▶ [Do this]:
Reproduce the lines verbatim, from the line containing "Is the point" through the final line, both included.

-- begin --

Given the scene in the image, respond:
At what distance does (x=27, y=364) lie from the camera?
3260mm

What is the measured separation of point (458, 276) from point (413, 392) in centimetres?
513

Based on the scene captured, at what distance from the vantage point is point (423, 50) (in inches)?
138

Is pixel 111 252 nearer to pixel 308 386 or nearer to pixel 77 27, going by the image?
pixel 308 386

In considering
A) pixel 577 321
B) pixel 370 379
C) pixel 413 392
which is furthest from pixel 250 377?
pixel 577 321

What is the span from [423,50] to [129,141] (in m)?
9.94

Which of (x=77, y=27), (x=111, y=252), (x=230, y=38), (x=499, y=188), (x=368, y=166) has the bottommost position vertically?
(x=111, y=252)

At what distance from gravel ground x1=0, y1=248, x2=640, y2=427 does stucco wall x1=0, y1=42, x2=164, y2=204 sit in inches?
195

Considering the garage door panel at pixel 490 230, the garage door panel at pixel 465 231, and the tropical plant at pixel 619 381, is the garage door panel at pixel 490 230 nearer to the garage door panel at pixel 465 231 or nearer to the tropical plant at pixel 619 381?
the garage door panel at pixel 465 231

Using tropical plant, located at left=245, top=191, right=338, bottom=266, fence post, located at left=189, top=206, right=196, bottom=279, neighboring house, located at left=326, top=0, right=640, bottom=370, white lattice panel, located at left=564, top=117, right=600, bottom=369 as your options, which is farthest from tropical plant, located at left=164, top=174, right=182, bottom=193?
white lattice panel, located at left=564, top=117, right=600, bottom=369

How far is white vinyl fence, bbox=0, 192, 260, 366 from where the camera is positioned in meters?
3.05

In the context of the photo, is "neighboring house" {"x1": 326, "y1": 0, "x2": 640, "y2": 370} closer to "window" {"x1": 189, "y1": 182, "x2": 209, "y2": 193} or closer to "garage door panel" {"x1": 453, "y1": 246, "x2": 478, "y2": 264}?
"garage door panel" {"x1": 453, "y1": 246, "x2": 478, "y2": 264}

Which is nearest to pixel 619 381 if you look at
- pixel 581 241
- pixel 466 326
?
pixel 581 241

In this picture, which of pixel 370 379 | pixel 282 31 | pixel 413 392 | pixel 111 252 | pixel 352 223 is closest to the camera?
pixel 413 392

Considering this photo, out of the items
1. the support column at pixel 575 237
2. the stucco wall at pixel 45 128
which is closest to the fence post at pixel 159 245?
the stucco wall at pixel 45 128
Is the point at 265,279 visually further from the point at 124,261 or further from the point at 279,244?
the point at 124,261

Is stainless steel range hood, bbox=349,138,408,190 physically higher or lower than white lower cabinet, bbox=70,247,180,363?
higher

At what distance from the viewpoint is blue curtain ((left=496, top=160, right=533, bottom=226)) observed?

-- end --

▶ [Answer for this exercise]:
Is the point at 265,279 visually further from the point at 124,261 or further from the point at 279,244?
the point at 124,261

Is stainless steel range hood, bbox=349,138,408,190 physically higher or lower than white lower cabinet, bbox=70,247,180,363?
higher

At what distance from the viewpoint is blue curtain ((left=496, top=160, right=533, bottom=226)) observed?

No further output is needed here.